Yes, I understand that. Read carefully. I didn't say "Well, I think I kinda might have a problem but I don't plan to do anything, convince me that I need to look out for my health." I said "I plan to do something. What techniques do you use to recognize doctors that know what's going on?"

I'm autistic (Asperger's) and I have a hard time figuring out when a doctor knows what's going on, because there are all sorts of nonverbal cues given in the diagnosis problem. I've festered with infections gone wild, been dismissed as perfectly healthy in the midst of serious depressive problems, and had other similar things happen to me, all because I don't _emote_ and _nonverbally cue_ doctors the way they expect from the typical patient.

SO, I'm honestly asking for a list of techniquest to tell whether the doctors are too _quick_ or too _slow_ to settle on sleep disorders, and things one can say to get them to shift gears. Or rapid ways to recognize evasion in the specific case of sleep disorders. Are there specific words that help when describing my problems, and specific ways of explaining my difficulties that will mislead a doctor into thinking "This man just saw too many paid television spots". Because that _is_ how I first found out that it might describe what's wrong with me, and there are doctors out there that pooh-pooh anything new and unfamiliar that might explain a specific problem. I want to explore it fully along with the possibility of thyroid problems which are also hereditary in my family.

I've already gotten a few flame Emails saying "You're stalling, go get diagnosed." But anyone who has lurked on this group for more than a few days knows that it isn't just that easy. I _WANT_ CPAP if it will help me, but I have another specific medical/psychological problem in dealing with doctors (lack of facility in nonverbal communication) and wanted some input.

My only problem was not stating it this clearly the first time around. I hope this clears up the misconceptions about what I was asking.

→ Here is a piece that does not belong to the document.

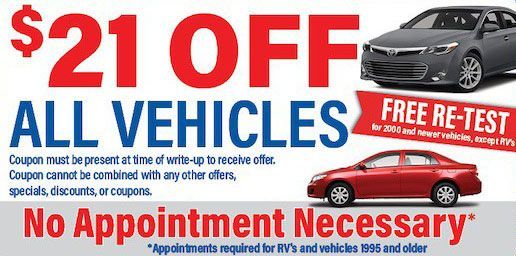 A sign that says $ 21 off all vehicles free re-test no appointment necessary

Research is always a good start. Knowing you display symptoms that can indicate a sleep disorder should convince a doctor that a referral to a sleep clinic for assessment is worth exploring. If it doesn't, its a good indicator to switch doctors.

The assessment at the clinic is unlikely to result in a "fad diagnosis" - when you're wired to the sensors its difficult to manipulate results.

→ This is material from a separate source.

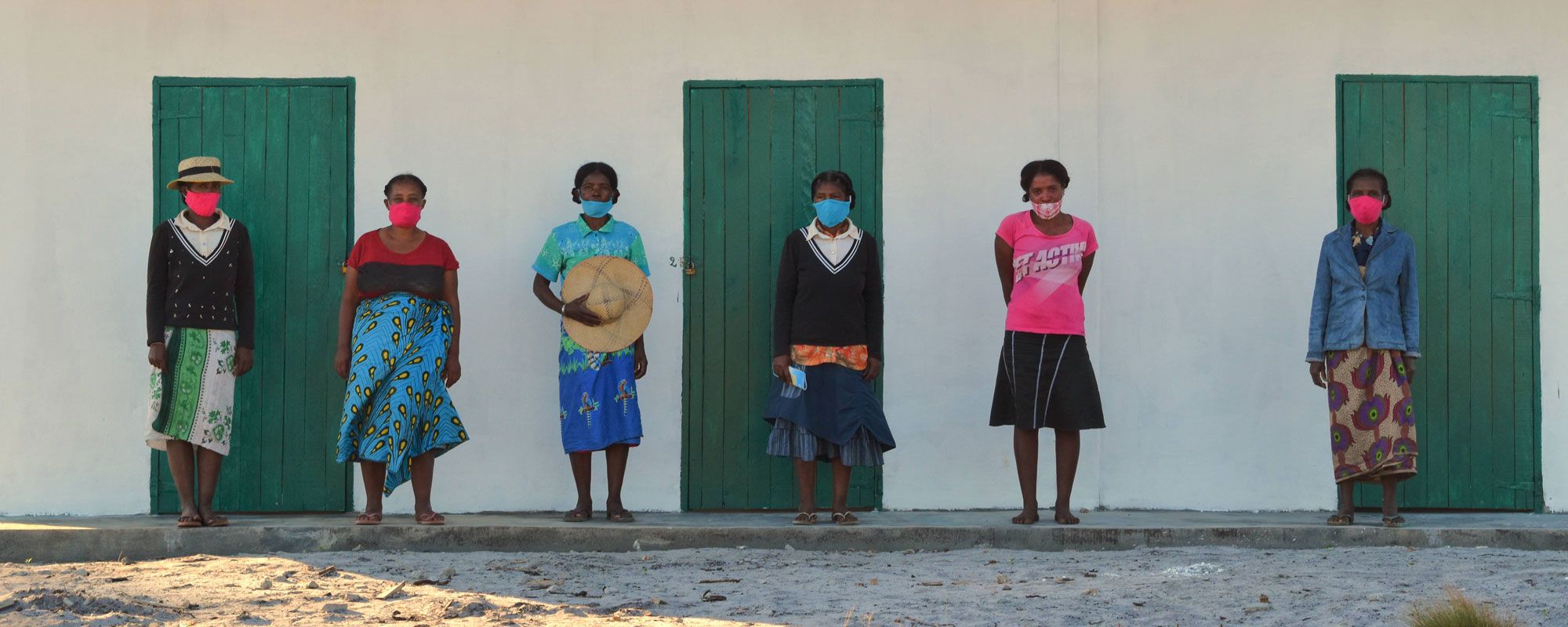 Leaders of the mahampy weavers cooperative standing outside the newly completed studio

I doubt you will have problems, though. You are able to enunciate your concerns clearly and have identified certain probabilities with similar symptoms that should be ruled in or out - apnea, thyroid, diabetes, depression.

The first three have simple tests for screening. Even if one is confirmed the other two are still a possibility. Screening for all three should occur - as well as looking for other possibilities. Lots of other internal organs can cause similar problems and there are some nasty "invaders" out there.

It is possible a doctor might want to eliminate certain possibilities first before deciding on a sleep test. My concern would how much time would be lost.

It is not unusual for depression to be associated with physical ailments. Depending on how long it would take to get test results and start treatment - assuming one or more physical problems show up -and how severe the depression is it might be advisable to commence treatment for depression right away.

If you are less articulate in a doctor's office than in email, write everything out before you go. Include displayed symptoms, associated ailments, questions and a statement about the level of involvement you expect in planning your assessments and subsequent treatment.